EXTRACT TO READ »
* * * * *

ELECTION SECURITYFeds Deliver Stark Warnings to State Election Officials Ahead of November

By Matt Vasilogambros

Published 14 February 2024

Federal law enforcement and cybersecurity officials are warning the nation’s state election administrators that they face serious threats ahead of November’s presidential election, as AI, ransomware attacks, and malicious mail could disrupt voting.

Federal law enforcement and cybersecurity officials are warning the nation’s state election administrators that they face serious threats ahead of November’s presidential election.

Secretaries of state and state election directors must be ready for potential cyberattacks, both familiar and uncomfortably new, according to the feds. And they must remain vigilant about possible threats to their personal safety.

Voter databases could be targeted this year through phishing or ransomware attacks, election officials were told. Bad actors — both foreign and domestic — are trying to erode confidence in the integrity of elections through dis- and misinformation, and advancements in artificial intelligence present unprecedented challenges to democracy.

“The threat environment, unfortunately, is very high,” said Tim Langan, executive assistant director for the Criminal, Cyber, Response, and Services Branch of the FBI, speaking last week at the winter conference of the National Association of Secretaries of State in Washington. “It is extremely alarming.”

* * * * *

Stored data

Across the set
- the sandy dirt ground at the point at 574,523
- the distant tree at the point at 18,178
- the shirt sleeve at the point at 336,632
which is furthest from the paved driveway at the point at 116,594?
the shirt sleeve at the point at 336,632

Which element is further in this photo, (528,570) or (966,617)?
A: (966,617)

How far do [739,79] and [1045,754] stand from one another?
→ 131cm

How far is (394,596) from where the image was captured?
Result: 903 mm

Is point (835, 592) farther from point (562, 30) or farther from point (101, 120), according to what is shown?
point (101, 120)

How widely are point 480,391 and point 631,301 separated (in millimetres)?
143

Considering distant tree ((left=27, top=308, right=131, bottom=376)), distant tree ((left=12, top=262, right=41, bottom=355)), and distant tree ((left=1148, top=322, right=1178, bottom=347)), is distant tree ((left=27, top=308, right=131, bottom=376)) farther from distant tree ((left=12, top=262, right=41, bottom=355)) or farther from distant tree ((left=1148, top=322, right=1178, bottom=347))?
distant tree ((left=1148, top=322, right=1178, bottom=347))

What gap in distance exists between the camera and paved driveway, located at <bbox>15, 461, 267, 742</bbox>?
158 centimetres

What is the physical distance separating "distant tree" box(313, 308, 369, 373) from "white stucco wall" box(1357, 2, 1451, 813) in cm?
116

* * * * *

TASK INSTRUCTIONS » According to the article on election security, what is Tim Langan's position at the FBI?

SOLUTION TO THIS PROBLEM » He is executive assistant director for the Criminal, Cyber, Response, and Services Branch.